Un premier contrat de location-gérance en date du 17 août 2011 a été conclu entre cette société et la SARL A B-cou pour une durée de trois années.
Suivant avenant signé le 1er octobre 2012, la durée de ce contrat a été étendue au 30 avril 2015, couvrant ainsi une saison supplémentaire.
Par acte sous-seing privé en date du 5 août 2015, le loueur et le locataire-gérant ont conclu un nouveau contrat de location-gérance, pour une durée de 4 années, la redevance annuelle étant fixée à 1 000 000 d’euros HT pour la première et deuxième saison , à 1 025 000 euros HT pour la troisième saison et à 1 050 000 euros HT pour la quatrième saison, le contrat devant s’achever le 30 avril 2019. Il était également prévu que le paiement de la redevance annuelle se ferait en cinq versements annuels aux dates suivantes : 10 % de la redevance annuelle le 15 août, 20 % le 15 septembre, 20 % le 15 novembre, 25% le 15 décembre et 25 % le 15 janvier.
Suivant ordonnance du 18 décembre 2015 rendue sur requête par le juge de l’exécution, la société Gorsoan Limited a été autorisée à pratiquer des saisies conservatoires à l’encontre notamment de la société Pralong pour une créance provisoirement évaluée à la somme de 16 947 384 euros.
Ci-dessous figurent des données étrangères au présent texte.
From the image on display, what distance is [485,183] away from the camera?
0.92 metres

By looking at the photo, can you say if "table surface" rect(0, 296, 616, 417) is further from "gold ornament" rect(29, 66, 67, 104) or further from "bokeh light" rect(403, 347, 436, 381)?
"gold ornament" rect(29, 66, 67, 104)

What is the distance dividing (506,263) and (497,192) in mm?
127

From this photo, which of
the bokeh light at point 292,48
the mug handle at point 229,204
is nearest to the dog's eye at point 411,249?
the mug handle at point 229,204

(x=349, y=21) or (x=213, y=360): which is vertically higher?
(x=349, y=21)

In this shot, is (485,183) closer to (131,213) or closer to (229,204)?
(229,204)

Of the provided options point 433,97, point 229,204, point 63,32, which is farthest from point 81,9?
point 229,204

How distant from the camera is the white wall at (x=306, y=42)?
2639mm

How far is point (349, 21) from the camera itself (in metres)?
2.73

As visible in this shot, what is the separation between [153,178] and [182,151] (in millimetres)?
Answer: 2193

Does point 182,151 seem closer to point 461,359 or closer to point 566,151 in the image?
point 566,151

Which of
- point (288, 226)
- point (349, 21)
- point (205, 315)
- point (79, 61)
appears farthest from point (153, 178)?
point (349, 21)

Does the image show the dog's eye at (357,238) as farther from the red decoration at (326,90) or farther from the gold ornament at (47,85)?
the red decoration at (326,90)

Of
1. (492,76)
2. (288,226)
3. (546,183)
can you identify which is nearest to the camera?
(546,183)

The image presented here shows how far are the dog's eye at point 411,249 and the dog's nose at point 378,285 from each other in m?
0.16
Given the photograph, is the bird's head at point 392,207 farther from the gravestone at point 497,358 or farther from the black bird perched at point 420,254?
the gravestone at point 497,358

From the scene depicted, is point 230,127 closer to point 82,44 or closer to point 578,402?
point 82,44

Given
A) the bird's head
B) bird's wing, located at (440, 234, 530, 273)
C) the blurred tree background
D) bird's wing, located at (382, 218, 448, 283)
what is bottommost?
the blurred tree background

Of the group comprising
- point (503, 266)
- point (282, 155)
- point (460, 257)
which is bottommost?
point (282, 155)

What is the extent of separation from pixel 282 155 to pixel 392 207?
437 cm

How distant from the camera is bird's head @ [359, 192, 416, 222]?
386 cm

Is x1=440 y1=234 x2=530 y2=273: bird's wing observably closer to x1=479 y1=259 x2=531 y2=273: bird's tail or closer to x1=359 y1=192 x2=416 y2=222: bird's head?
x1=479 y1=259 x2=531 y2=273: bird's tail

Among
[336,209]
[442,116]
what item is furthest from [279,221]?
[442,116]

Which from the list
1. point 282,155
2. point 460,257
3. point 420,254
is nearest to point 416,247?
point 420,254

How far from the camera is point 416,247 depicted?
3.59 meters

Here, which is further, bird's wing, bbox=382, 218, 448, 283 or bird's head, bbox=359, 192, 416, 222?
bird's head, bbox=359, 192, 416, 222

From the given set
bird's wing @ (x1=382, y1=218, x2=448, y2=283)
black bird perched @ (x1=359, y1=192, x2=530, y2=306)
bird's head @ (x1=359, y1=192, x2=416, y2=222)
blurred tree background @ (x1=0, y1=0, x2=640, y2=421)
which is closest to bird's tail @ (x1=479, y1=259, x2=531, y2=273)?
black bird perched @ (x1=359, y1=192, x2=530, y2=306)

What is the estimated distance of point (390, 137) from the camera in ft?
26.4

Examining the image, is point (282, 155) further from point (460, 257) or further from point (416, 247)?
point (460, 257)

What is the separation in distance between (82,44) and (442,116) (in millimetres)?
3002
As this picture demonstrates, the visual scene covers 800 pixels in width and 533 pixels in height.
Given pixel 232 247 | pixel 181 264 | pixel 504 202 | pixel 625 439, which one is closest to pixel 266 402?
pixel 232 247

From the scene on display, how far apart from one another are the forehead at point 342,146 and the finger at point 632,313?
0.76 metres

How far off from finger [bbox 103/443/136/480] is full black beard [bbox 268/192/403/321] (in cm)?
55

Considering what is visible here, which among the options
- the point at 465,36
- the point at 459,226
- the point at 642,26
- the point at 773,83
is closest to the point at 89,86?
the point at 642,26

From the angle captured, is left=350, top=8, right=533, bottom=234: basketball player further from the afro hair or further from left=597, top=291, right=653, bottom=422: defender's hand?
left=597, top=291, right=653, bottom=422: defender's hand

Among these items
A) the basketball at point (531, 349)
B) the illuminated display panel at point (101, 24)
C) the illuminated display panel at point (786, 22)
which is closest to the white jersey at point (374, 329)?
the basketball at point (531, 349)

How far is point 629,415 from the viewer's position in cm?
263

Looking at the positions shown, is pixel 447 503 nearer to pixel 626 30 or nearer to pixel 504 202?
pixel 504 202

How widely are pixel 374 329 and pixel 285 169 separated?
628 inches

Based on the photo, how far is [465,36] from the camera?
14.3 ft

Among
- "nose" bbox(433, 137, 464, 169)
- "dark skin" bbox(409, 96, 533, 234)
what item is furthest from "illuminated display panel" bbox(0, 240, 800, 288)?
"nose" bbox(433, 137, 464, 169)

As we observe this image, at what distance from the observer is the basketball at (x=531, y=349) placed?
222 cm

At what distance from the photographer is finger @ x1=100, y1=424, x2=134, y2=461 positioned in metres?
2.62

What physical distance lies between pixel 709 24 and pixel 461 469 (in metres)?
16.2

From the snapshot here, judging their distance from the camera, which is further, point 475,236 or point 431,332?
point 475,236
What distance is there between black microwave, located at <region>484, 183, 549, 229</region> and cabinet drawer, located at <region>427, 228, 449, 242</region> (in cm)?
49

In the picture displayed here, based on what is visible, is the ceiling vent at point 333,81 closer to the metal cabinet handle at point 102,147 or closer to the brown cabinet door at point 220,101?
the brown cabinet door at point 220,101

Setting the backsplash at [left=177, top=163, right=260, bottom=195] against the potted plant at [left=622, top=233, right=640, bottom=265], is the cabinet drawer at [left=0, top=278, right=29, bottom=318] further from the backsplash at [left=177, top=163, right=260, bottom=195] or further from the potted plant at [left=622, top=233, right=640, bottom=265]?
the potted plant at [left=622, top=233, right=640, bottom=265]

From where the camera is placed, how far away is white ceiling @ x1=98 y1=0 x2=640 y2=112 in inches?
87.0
Une saisie conservatoire a ainsi été pratiquée entre les mains de la société A B-cou par acte extra-judiciaire du 13 janvier 2016.
Le 26 juin 2017, la société Pralong a adressé au locataire-gérant un commandement de payer la somme de 1 629 135 euros et d’exécuter des travaux de remise en état des locaux, visant dans ces deux cas la clause résolutoire au contrat.
Par acte du 11 juillet 2018, la SARL Pralong a fait assigner la SARL A B-cou devant le président du tribunal de commerce de Paris statuant en référé aux fins de voir :
— constater la résiliation du contrat de location-gérance conclu entre Pralong et A B-cou le 5 août 2015 à la date du 26 juillet 2017 ;
En conséquence :
— prononcer l’expulsion de A B-cou de l’hôtel «Alpes Hotel du Pralong', sous astreinte et avec l’éventuelle assistance de la force publique et d’un serrurier ;
— ordonner à A B-cou de remettre en état les locaux, en raison des travaux réalisés en violation du contrat ;
— condamner A B-cou à lui payer à une provision de 4 235 662,79 euros au titre des indemnités contractuelles de résiliation , somme à parfaire en fonction des sommes consignées sur le compte CARPA, ou à titre subsidiaire au montant non sérieusement contestable à ce titre ;
— condamner A B-cou à lui payer une provision de 102 500 euros par mois au titre de l’indemnité d’occupation, applicable du 26 juillet 2017 jusqu’au jour de l’expulsion effective du locataire-gérant, ou à titre subsidiaire au montant non sérieusement contestable à ce titre ;
— condamner A B-cou à payer au centre des finances publiques compétent les taxes foncières depuis 2015 et les taxes d’habitation depuis 2014 ainsi que les éventuelles pénalités de retard ;
Et en tout état de cause :
— condamner A B-cou à lui payer la somme de 15 000 euros au titre de l’article 700 du code de procédure civile ;
— ordonner l’exécution provisoire de la décision à intervenir ;
— condamner A B-cou aux entiers dépens de l’instance.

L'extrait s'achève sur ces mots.